* **Ausgewählter Auszug**:
..............................

Hochtaunus sozial

Der dritte Reichtums- und Armutsbericht der Evangelischen Kirche für den Hochtaunuskreis brachte zwei Dutzend engagierte Menschen in den sozialen Einrichtungen, Vereinen und Verbänden aus dem Hochtaunuskreis zu einer Gesprächsrunde „Hochtaunus – sozial“ am 15. August zusammen.
Eingeladen hatten die drei Kandidaten für die Landtags- und Bundestagswahlen, Elke Barth, Manfred Gönsch und Dr. Hans-Joachim Schabedoth sowie die neugewählte zukünftige Kreisbeigeordnete Katrin Hechler.
Bereits in der Vorstellungsrunde wurde deutlich, dass auch im nicht gerade armen Hochtaunuskreis sozial vieles nicht zum Besten steht.
Dr. Hans-Joachim Schabedoth eröffnete die Gesprächsrunde mit dem Hinweis, dass sich hier sozusagen die soziale Verzahnung der SPD aller politischen Ebenen vollziehe und diese Veranstaltung nur eine in einer Serie darstelle. Man wolle den Kontakt aufrechterhalten und zu den Verbänden und denen, die dort arbeiteten intensivieren.
.Aus den Reihen der Verbände kamen zahlreiche Anregungen an die Politik. Darunter waren Appelle, die Finanzmittelkürzungen der schwarz-gelben Landesregierung zurückzunehmen und für eine ausreichende Ausstattung zu sorgen – insbesondere da, wo Institutionen gesetzliche Aufgaben wahr nähmen wie z.B. pro familia.

..............................

* **Extrahierte Zeilen**:
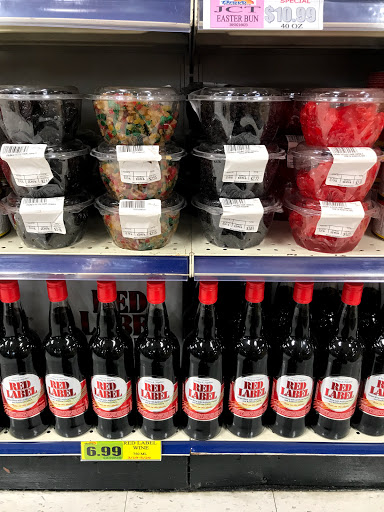 Grocery Store «Bravo Supermarkets», reviews and photos, 6767 Pembroke Rd, Pembroke Pines, FL 33023, USA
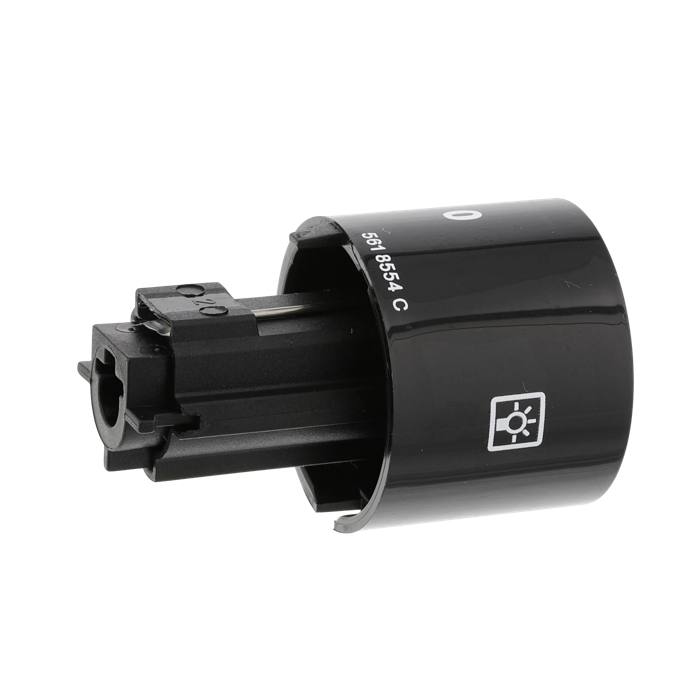 knob, function, lower oven
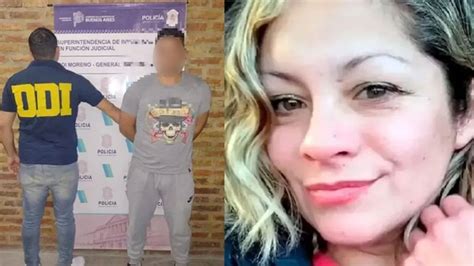 Detenido por el crimen de Susana Cáceres negó relación con el hecho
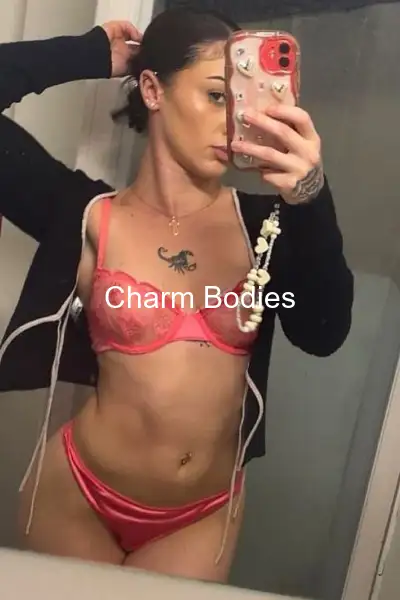 Nikka75 - Escort Girl 10éme Arrondissement de l'Entrepôt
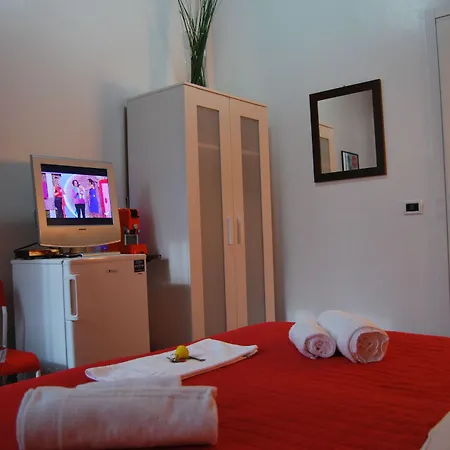 Bed & Breakfast Core De Rome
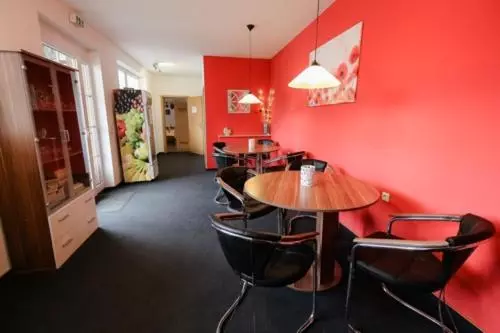 Pension Haus Rodenstein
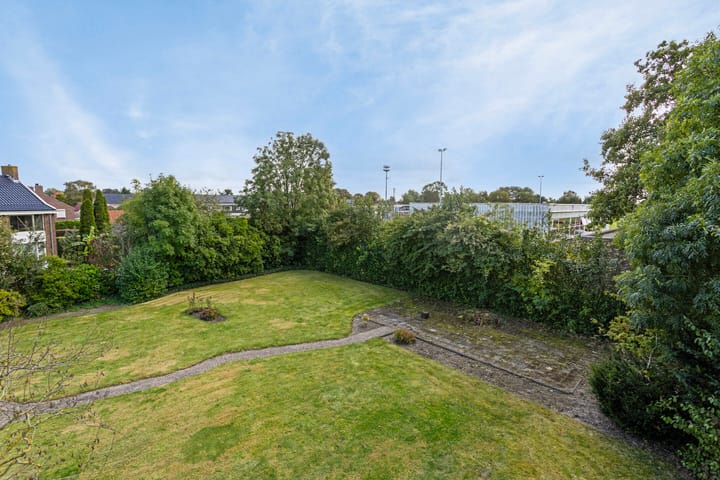 Photo 38 of Bou Kooijmanstraat 7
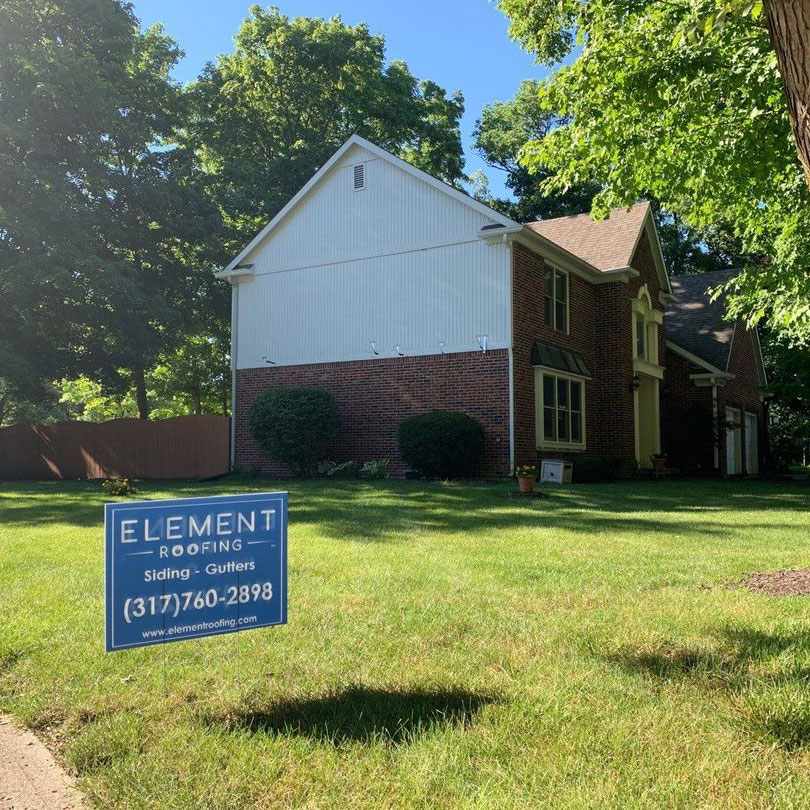 residential roofing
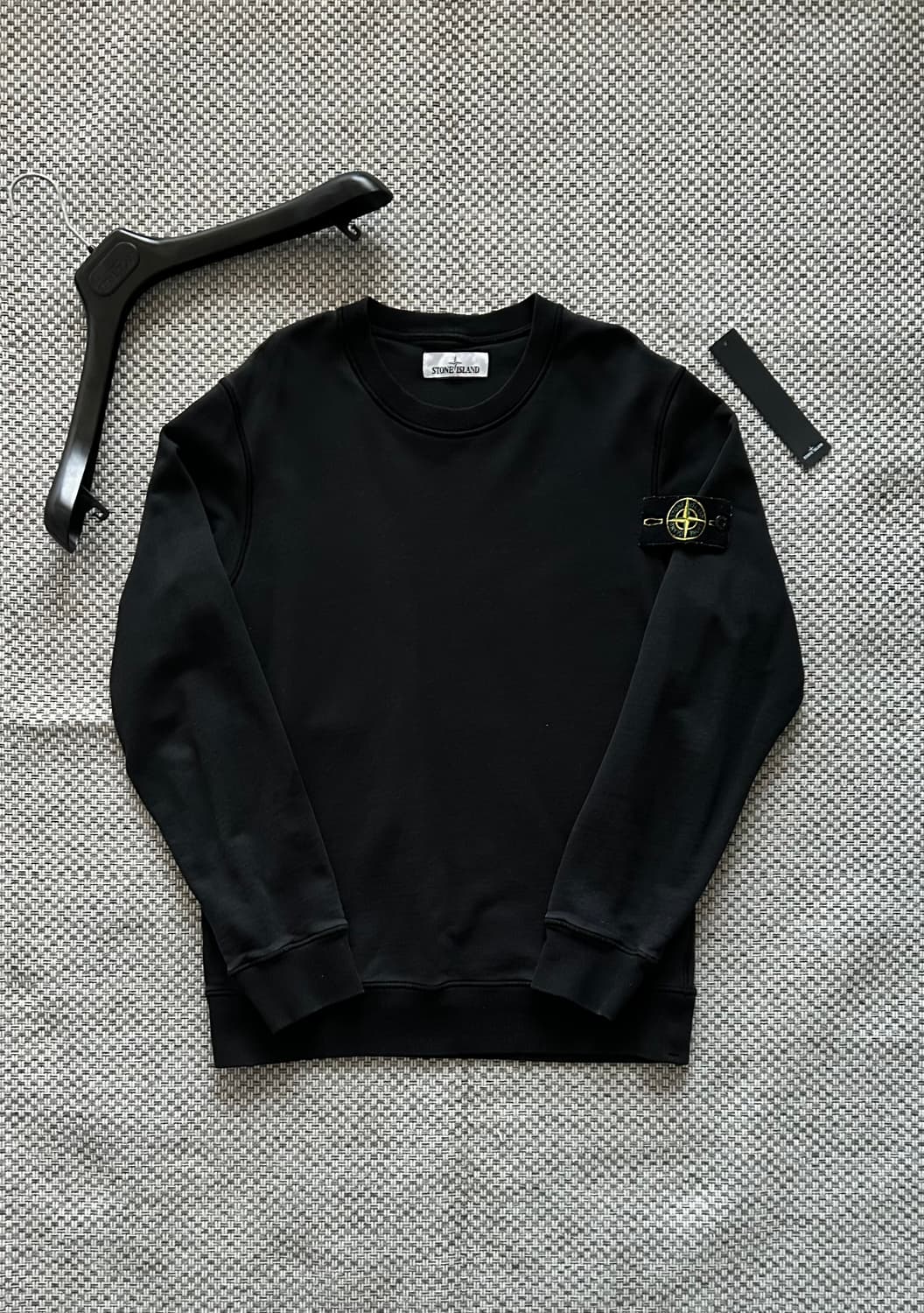 [정품] 스톤아일랜드 맨투맨 l 상품이미지1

..............................

* **Aufgabe 1**: Übersetze diesen Satz aus dem Auszug ins Englische: „Bereits in der Vorstellungsrunde wurde deutlich, dass auch im nicht gerade armen Hochtaunuskreis sozial vieles nicht zum Besten steht.“
* **Aufgabe 2**: Wiederhole wortgetreu den Abschnitt des Auszugs, der mit den Worten „Bereits in der“ beginnt und mit „z.B. pro familia.“ endet.

* **Erwartete Antwort 1**: Already during the round of introductions it became clear that even in the Hochtaunus district, which is not exactly poor, many things are far from ideal in social terms.

* **Erwartete Antwort 2**:
Bereits in der Vorstellungsrunde wurde deutlich, dass auch im nicht gerade armen Hochtaunuskreis sozial vieles nicht zum Besten steht.
Dr. Hans-Joachim Schabedoth eröffnete die Gesprächsrunde mit dem Hinweis, dass sich hier sozusagen die soziale Verzahnung der SPD aller politischen Ebenen vollziehe und diese Veranstaltung nur eine in einer Serie darstelle. Man wolle den Kontakt aufrechterhalten und zu den Verbänden und denen, die dort arbeiteten intensivieren.
.Aus den Reihen der Verbände kamen zahlreiche Anregungen an die Politik. Darunter waren Appelle, die Finanzmittelkürzungen der schwarz-gelben Landesregierung zurückzunehmen und für eine ausreichende Ausstattung zu sorgen – insbesondere da, wo Institutionen gesetzliche Aufgaben wahr nähmen wie z.B. pro familia.